— BEGIN Document passage —

A Supposedly Peaceful Experience: Walking with a Baby

The baby is crying for you but you’re trying to pack the stroller for your immensely peaceful fabulous morning walk. You need

  • a pacifier

  • a bottle of water. this is the only water you’ll drink all day and you’ll chug it desperately at traffic lights while you’re waiting for the crosswalk sign to blink on and if it happens to blink on the second you touch it and you don’t have those three minutes to wait, you won’t drink any water all day.  

  • hand sanitizer

  • a muslin cloth: when the sun threatens to hit the baby’s sleeping face, you’ll frantically drape the muslin cloth over the strollers sun shade. But you can’t drape it when she’s awake, otherwise she’ll lose her mind. She needs to be asleep with the sleep of a thousand dreams in order for this to work. 

  • clothespins to pin the muslin cloth

  • a snack. this is the only snack ull eat all day and half of it will fall onto the ground and fall through the sewage grate so even if you wanted to employ the five second rule you can’t.

— END Document passage —
— BEGIN Provided information —

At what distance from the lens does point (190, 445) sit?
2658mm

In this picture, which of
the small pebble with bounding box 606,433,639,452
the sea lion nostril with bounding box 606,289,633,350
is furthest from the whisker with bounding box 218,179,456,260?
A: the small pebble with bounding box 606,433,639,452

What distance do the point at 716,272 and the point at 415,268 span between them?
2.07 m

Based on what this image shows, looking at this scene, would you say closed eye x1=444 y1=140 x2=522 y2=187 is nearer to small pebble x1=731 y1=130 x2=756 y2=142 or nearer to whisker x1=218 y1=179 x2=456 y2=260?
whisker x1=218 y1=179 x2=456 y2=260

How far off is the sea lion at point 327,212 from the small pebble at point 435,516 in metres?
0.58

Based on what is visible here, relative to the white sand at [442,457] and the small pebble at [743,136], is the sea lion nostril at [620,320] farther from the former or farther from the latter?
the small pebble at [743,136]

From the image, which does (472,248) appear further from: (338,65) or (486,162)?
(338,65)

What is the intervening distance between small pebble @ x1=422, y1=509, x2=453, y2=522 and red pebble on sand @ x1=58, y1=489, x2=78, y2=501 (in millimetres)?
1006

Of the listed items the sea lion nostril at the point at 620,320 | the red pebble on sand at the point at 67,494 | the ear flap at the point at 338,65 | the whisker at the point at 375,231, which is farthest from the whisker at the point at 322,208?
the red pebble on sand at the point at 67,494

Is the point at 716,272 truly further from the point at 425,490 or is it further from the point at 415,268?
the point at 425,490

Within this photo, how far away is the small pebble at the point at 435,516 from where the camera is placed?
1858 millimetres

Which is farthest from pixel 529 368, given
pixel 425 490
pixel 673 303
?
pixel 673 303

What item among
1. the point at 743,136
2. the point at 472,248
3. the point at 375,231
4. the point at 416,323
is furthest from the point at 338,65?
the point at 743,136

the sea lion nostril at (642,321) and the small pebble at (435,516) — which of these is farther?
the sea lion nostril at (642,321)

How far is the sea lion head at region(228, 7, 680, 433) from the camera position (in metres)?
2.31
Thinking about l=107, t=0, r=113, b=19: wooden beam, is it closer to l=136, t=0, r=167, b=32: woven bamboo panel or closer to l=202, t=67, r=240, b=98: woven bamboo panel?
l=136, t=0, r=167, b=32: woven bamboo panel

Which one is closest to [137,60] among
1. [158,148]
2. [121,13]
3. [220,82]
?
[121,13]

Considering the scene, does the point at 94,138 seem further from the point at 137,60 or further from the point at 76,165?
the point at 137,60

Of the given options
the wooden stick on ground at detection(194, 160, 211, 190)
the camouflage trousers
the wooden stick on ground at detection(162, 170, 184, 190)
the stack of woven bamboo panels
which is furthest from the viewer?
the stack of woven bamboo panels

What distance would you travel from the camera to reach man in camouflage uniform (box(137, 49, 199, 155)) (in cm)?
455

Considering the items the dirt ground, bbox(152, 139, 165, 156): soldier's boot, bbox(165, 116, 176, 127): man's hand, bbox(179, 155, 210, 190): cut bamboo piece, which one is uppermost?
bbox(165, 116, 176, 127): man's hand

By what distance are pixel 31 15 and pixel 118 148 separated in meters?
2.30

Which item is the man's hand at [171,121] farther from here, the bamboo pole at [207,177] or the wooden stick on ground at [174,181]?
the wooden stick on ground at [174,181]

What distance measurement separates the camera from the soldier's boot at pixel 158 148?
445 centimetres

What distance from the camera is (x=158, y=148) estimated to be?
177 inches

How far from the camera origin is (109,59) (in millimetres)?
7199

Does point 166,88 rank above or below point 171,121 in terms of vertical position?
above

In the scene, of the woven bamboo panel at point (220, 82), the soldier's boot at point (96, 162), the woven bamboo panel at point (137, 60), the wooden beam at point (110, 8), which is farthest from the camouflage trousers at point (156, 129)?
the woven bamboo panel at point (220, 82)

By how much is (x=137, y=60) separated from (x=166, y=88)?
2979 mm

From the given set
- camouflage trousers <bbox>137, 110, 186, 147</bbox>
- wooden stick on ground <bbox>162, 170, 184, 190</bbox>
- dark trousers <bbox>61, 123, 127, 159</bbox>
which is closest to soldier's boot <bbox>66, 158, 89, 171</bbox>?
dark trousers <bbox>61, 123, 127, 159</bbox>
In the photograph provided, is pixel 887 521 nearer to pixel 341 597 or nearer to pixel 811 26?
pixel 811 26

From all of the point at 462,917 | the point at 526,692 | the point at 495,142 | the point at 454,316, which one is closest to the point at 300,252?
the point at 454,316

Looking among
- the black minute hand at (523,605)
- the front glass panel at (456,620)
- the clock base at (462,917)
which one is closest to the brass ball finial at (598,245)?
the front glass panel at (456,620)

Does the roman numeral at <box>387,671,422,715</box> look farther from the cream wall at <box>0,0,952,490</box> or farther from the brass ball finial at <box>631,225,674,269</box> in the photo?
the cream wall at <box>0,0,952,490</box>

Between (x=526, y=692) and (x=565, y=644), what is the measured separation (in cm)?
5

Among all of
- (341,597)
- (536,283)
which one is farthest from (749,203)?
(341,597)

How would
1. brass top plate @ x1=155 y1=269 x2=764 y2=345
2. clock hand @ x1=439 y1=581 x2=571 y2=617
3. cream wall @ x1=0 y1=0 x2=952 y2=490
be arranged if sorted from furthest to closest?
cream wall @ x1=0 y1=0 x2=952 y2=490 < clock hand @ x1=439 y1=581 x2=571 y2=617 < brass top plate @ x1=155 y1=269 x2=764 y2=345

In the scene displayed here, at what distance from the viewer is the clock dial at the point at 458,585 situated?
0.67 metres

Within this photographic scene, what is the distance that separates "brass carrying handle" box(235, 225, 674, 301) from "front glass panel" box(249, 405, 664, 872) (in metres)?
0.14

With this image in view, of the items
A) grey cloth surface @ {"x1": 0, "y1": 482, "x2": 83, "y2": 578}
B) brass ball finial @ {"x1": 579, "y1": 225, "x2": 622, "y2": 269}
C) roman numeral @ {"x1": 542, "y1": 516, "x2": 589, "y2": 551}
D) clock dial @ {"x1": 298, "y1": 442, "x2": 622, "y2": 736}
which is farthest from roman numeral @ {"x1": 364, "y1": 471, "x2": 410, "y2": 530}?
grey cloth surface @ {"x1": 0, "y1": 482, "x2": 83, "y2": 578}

— END Provided information —

#### Instructions to follow
Repeat the passage about walking with a baby word for word, from its title through its last line. These lines are separate material and are not part of the passage about walking with a baby.

#### Result of the exercise
A Supposedly Peaceful Experience: Walking with a Baby

The baby is crying for you but you’re trying to pack the stroller for your immensely peaceful fabulous morning walk. You need

  • a pacifier

  • a bottle of water. this is the only water you’ll drink all day and you’ll chug it desperately at traffic lights while you’re waiting for the crosswalk sign to blink on and if it happens to blink on the second you touch it and you don’t have those three minutes to wait, you won’t drink any water all day.  

  • hand sanitizer

  • a muslin cloth: when the sun threatens to hit the baby’s sleeping face, you’ll frantically drape the muslin cloth over the strollers sun shade. But you can’t drape it when she’s awake, otherwise she’ll lose her mind. She needs to be asleep with the sleep of a thousand dreams in order for this to work. 

  • clothespins to pin the muslin cloth

  • a snack. this is the only snack ull eat all day and half of it will fall onto the ground and fall through the sewage grate so even if you wanted to employ the five second rule you can’t.